Unfortunate

By Cora Miller, Pleasant Hill, Iowa

2024 Write Now Winner - Adult, Non-University of Iowa Alumni


Do not trust a person with clean hands.

“Score! Mine says that I’m going to inherit a small fortune in the coming days! What does yours say, Riley?” The voice of a friend echoed aimlessly in the space behind my blank eyes. What was I looking at? I had opened countless fortune cookies from the Chinese takeout spot across from the school, but this one was different enough to tear my consciousness away from reality. What was this impending feeling of doom?

“Um, Earth to Riley?” The same friend that had read their fortune aloud had begun to wave a hand in front of my face. I blinked a few times and shoved the narrow strip of paper into one of the pockets of my jeans.

“Sorry, I spaced out.” I gave a boring answer which was followed by a comment in agreement. I made up some false statement about my fortune saying I would meet the love of my life or something along those lines and conversation eventually turned from fortune cookies to upcoming exams. The foreboding statement that was now crumpled up in my pocket stayed attached to my mind like a parasite. Every word I spoke was followed by some uneasy feeling. When my friends looked left and right before crossing the street, I looked behind. If I were to speak these feelings aloud, I would instantly feel foolish, but I could not pass the sense that I was being watched.

Someone failed their math test, someone started dating their crush, someone had a candy bar packed in their lunch. The days came and went, eventful enough for the likes of us. I would exit the school building and stare that restaurant down, always disappointed that it hadn’t disappeared during the seven hours I was trapped within cinder block walls. It was a measly fortune, so why was I letting it rule me by fear? I didn’t even put those jeans in the wash, even though they felt dirtier than usual that forsaken day. Forsaken? What was I even saying? I had tossed the jeans into the back of my closet, not wanting the sight of them to remind me of those nauseating words.

I tried to find reasons not to grab takeout after school when my friends asked. It started simple enough: I had chores to finish before dinner, I had too much homework, or I just had a headache and wanted to get home and lie down. Then those excuses became overused and friends began asking if something was wrong or if I was trying to avoid them. I ended up enrolling in tutoring and after-school volunteering just to avoid the chances of cracking open another fortune cookie.

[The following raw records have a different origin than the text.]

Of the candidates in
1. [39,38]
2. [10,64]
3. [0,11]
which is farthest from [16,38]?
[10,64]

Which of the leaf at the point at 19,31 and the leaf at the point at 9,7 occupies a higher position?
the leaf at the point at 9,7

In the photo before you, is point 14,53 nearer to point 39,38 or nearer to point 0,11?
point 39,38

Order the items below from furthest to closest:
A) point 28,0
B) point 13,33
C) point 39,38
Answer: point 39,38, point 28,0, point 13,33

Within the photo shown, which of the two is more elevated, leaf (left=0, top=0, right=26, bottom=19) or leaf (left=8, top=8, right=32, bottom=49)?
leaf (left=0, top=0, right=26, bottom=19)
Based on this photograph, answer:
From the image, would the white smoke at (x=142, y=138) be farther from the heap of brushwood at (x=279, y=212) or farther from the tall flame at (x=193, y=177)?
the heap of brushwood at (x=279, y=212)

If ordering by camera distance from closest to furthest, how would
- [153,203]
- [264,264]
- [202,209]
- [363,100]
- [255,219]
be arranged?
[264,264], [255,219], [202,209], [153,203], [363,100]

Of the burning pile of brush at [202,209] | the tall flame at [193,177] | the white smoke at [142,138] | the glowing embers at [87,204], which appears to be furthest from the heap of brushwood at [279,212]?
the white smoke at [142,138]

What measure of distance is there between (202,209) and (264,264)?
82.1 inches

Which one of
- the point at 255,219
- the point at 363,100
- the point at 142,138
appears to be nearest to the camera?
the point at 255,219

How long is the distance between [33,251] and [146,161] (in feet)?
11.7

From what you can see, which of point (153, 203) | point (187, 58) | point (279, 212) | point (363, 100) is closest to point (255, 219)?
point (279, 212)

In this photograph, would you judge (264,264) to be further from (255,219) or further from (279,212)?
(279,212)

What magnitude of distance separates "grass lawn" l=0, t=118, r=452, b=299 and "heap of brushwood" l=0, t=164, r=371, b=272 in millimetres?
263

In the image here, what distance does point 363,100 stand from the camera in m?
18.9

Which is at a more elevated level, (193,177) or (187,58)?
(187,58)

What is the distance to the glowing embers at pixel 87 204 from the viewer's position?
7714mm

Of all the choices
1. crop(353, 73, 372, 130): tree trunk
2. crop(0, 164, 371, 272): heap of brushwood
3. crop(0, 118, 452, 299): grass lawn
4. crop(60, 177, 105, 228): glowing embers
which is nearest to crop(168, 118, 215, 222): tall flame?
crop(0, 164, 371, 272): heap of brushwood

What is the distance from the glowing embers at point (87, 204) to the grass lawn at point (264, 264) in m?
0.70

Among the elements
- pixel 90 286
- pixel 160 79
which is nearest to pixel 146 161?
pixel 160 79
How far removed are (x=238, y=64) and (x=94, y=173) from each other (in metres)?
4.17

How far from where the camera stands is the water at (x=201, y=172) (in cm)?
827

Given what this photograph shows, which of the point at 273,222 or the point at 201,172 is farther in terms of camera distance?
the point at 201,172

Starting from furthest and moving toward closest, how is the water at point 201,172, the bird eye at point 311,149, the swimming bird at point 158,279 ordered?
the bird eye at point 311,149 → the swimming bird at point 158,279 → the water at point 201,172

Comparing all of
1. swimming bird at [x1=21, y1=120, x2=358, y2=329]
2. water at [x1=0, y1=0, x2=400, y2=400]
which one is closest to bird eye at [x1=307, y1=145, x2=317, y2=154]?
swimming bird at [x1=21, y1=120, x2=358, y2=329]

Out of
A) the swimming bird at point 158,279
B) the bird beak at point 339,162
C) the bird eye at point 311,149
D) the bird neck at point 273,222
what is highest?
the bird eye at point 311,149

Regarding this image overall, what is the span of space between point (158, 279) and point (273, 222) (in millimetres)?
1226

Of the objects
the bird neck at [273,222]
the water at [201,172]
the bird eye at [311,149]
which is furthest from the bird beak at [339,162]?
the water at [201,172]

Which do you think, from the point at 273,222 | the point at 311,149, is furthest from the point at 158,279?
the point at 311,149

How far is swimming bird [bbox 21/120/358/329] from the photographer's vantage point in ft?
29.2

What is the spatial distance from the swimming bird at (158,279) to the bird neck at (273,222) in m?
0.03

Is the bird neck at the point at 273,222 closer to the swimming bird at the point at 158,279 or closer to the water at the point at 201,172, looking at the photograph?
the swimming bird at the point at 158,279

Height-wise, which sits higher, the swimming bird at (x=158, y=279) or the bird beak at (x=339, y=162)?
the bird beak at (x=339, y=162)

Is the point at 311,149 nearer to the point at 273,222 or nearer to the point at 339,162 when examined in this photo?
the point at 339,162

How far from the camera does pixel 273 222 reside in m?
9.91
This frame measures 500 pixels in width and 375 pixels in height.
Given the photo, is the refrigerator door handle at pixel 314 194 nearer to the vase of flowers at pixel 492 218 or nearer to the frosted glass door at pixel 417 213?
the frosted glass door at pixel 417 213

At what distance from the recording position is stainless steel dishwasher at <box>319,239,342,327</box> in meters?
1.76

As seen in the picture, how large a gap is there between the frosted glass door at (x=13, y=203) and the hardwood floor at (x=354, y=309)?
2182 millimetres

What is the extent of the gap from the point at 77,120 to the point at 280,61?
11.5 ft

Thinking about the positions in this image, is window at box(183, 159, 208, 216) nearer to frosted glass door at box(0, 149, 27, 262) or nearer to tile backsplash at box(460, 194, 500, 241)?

I can hear it now: Riley, you’re being ridiculous. It was one odd fortune, so what? I know that, trust me… I do. It’s silly and it’s stupid. It was. It was a fortune cookie. I shouldn’t destroy my social life over some crescent-shaped wafer.

So I gave in and went to grab takeout after cleaning up the school’s courtyard. I don’t even remember what I ordered because that was unimportant. All that mattered was that complimentary dessert. I snapped the cookie but it didn’t open cleanly. It fractured terribly, causing crumbs to fall clumsily on the white linoleum floor. I hadn’t even left the building yet because I was so anxious to see what this cookie held.

Never do anything halfway.

That was normal, right? That was a very normal statement to find in a fortune cookie. It was vague and motivational. Never do anything halfway! Complete your aspirations! Don’t stop now! Normal.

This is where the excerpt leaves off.